Die Deutsche Forschungsgemeinschaft hat im Mai 2006 die Einrichtung eines „Wissenschaftlichen Netzwerkes“ mit dem Projekttitel „Glieder des Papstleibes oder Nachfolger der Apostel? Die Kardinäle des Mittelalters (11. Jahrhundert – ca. 1500)“ bewilligt. Als Antragsteller fungierten Dr. Jürgen Dendorfer von der LMU München und Dr. Ralf Lützelschwab vom Friedrich-Meinecke-Institut der FU Berlin. Das Netzwerk, das aus einem festen Stamm von zwölf Mitgliedern – junge Wissenschaftler und bereits arrivierte Professoren - besteht, wird während eines Zeitraums von drei Jahren zwei Mal jährlich zu Arbeitstreffen, abwechselnd in München und Berlin, zusammenkommen. Beteiligt sind Forscher aus Europa und den USA.

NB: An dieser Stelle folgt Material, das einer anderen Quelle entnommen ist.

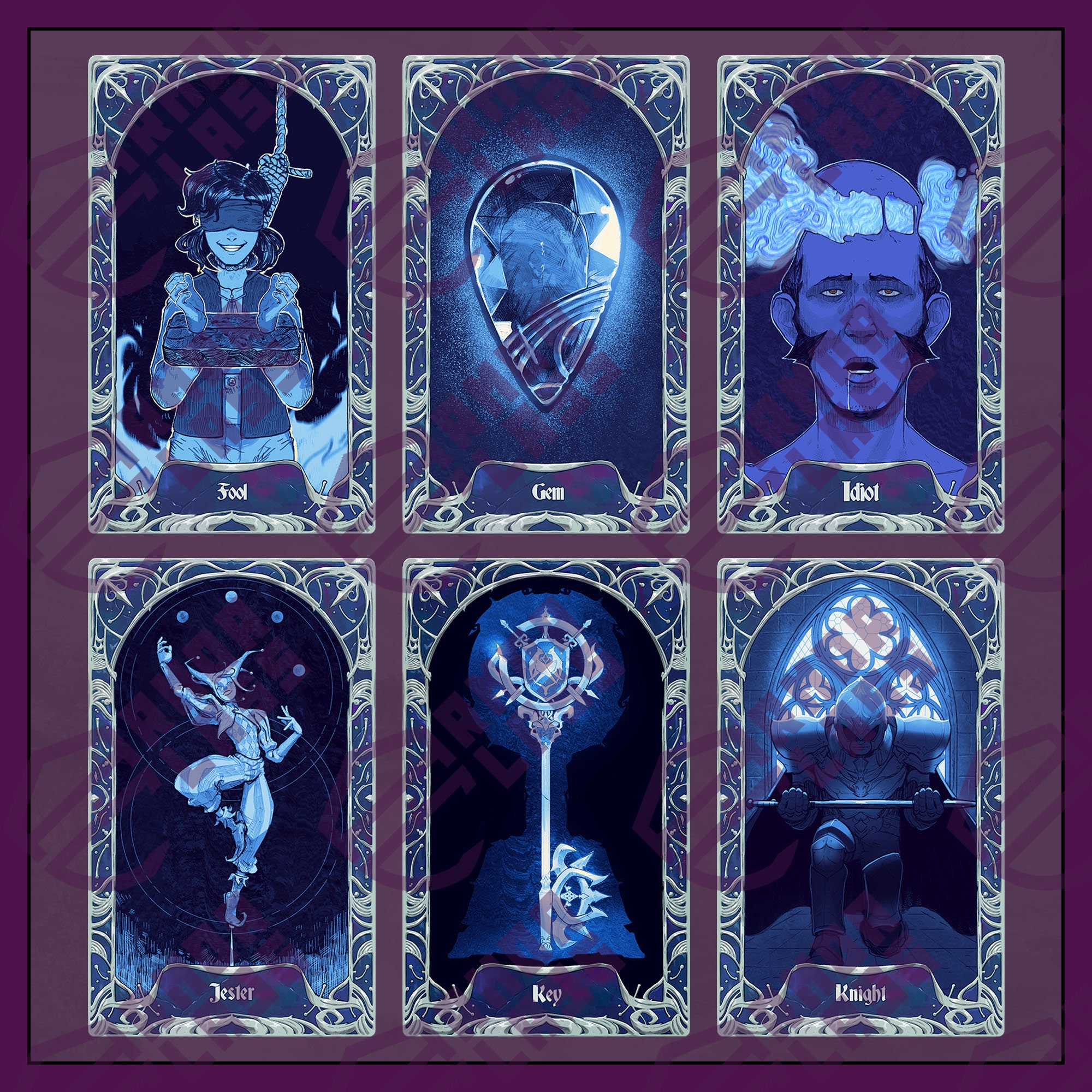 Deck of Many Things D&amp;D 5e Printable PDF Accessory Dungeon - Etsy Hong Kong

Ziel des Netzwerks ist es, in interdisziplinärem Zugriff die aktuellen Forschungen zum mittelalterlichen Kardinalat zu bündeln, um am Ende des Bewilligungszeitraums ein „Handbuch des Kardinalats im Mittelalter“ vorlegen zu können.

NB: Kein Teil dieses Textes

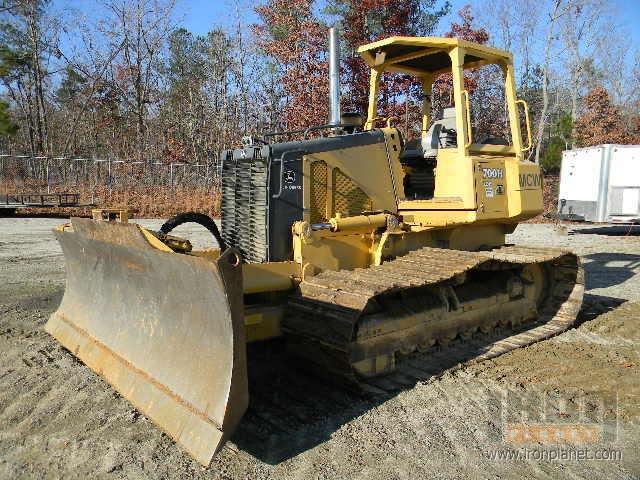 John Deere 700HLPG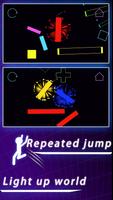 Stickman Dye Jump Affiche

Die Kardinäle sind die höchsten katholischen Würdenträger nach dem Papst. Was man über sie zu wissen glaubt, ist jedoch nicht unbedingt deckungsgleich mit dem, was man tatsächlich weiß.
Im 11. Jahrhundert erlangten Teile des römischen Klerus an der Seite des sich erneuernden Papsttums weit über Rom hinaus Macht und Bedeutung. Seither standen sie als Kardinäle dem Papst beratend zur Seite und unterstützten ihn bei der Regierung der Kirche. Außerhalb Roms repräsentierten sie die Kirche. Die Kardinäle, die sich mehr und mehr als Kollegium verstanden, entwickelten Ansprüche auf Teilhabe an der päpstlichen Herrschaft – fußend auf ihrem Recht der Papstwahl und Formen einvernehmlicher Entscheidung. So erschien die Monarchie des Papstes mitunter als Oligarchie der Kardinäle.
Da zeitübergreifende und vergleichende Studien fehlen, lässt der derzeitige Forschungsstand tragfähige Aussagen über die Bedeutung des Kardinalkollegiums nicht zu. Trotz seiner zentralen Stellung in der Geschichte des Papsttums und der Kirche lässt sich die Bedeutung dieser Institution in den ersten Jahrhunderten ihres Bestehens nur erahnen. Erstes Ergebnis des bewilligten DFG-Netzwerks wird ein Sammelband sein, der den Forschungsstand bilanziert und Wege künftiger Forschung aufzeigt. Auf dieser Grundlage erarbeitet das Projekt neue Forschungsfragen, deren Ergebnisse einer großen internationalen Forschergemeinde auf einer Tagung präsentiert werden.
Feierlich eröffnet wird das Historiker-Netzwerk am 9. November 2006 um 19.30 Uhr im Historicum der LMU, Schellingstr. 12, Raum 001. Professor Werner Maleczek (Wien) wird einen öffentlichen Abendvortrag über „Die Brüder des Papstes. Kardinäle und Schriftgut der Kardinäle“ halten.